### [REQUEST]
Update the rows below so that every "group of people" becomes "crowd". Change nothing else.

[Spatial question records]
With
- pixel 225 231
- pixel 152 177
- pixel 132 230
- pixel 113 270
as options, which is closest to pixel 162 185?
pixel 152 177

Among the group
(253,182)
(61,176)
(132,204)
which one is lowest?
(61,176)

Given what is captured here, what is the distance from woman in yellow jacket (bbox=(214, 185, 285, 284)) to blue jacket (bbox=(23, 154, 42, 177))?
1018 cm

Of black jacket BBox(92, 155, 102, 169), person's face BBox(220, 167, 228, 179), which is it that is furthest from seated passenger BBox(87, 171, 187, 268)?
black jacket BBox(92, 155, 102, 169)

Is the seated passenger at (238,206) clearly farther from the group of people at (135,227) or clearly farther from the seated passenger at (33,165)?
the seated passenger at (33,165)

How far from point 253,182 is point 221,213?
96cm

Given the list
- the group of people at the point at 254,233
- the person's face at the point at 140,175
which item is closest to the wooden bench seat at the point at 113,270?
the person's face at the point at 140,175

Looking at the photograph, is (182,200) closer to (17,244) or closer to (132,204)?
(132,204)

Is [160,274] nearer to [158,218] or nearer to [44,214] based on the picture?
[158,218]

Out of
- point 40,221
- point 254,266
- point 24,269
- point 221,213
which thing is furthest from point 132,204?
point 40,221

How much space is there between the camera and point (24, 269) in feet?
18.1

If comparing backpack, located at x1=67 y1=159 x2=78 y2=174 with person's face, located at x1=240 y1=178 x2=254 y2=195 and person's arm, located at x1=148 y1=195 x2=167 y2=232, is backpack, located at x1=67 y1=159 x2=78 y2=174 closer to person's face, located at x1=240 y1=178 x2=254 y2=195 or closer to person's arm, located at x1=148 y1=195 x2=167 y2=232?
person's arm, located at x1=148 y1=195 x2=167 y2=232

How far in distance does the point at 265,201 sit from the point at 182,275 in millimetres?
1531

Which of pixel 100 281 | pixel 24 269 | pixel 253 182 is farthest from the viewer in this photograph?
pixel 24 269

### [FULL ANSWER]
With
- pixel 225 231
- pixel 152 177
- pixel 132 230
- pixel 113 270
as options, which is closest to pixel 162 185?
pixel 152 177

Among the group
(253,182)
(61,176)
(132,204)
which one is lowest?
(61,176)

Given what is captured here, what is the distance from woman in yellow jacket (bbox=(214, 185, 285, 284)) to blue jacket (bbox=(23, 154, 42, 177))?
1018 cm

Of black jacket BBox(92, 155, 102, 169), person's face BBox(220, 167, 228, 179), which is it that is furthest from seated passenger BBox(87, 171, 187, 268)?
black jacket BBox(92, 155, 102, 169)

Is the seated passenger at (238,206) clearly farther from the crowd at (135,227) or clearly farther from the seated passenger at (33,165)?
the seated passenger at (33,165)

How far from point 253,182 is point 221,213?
96cm

Given the list
- the crowd at the point at 254,233
- the person's face at the point at 140,175
which item is closest to the wooden bench seat at the point at 113,270?
the person's face at the point at 140,175

Looking at the photograph, is (182,200) closer to (17,244) or closer to (132,204)?
(132,204)

Is [160,274] nearer to [158,218] or nearer to [44,214] based on the picture?
[158,218]

Out of
- point 40,221
- point 254,266
- point 24,269
- point 221,213
which thing is furthest from point 132,204?
point 40,221

How much space is there between the camera and point (24, 269) in feet?
18.1

If comparing backpack, located at x1=67 y1=159 x2=78 y2=174 with person's face, located at x1=240 y1=178 x2=254 y2=195 and person's arm, located at x1=148 y1=195 x2=167 y2=232, is backpack, located at x1=67 y1=159 x2=78 y2=174 closer to person's face, located at x1=240 y1=178 x2=254 y2=195 or closer to person's arm, located at x1=148 y1=195 x2=167 y2=232?
person's arm, located at x1=148 y1=195 x2=167 y2=232

How far in distance does the point at 265,201 sit from the point at 182,275 in millimetres?
1531

Which of pixel 100 281 | pixel 24 269 | pixel 253 182 is farthest from the viewer in this photograph?
pixel 24 269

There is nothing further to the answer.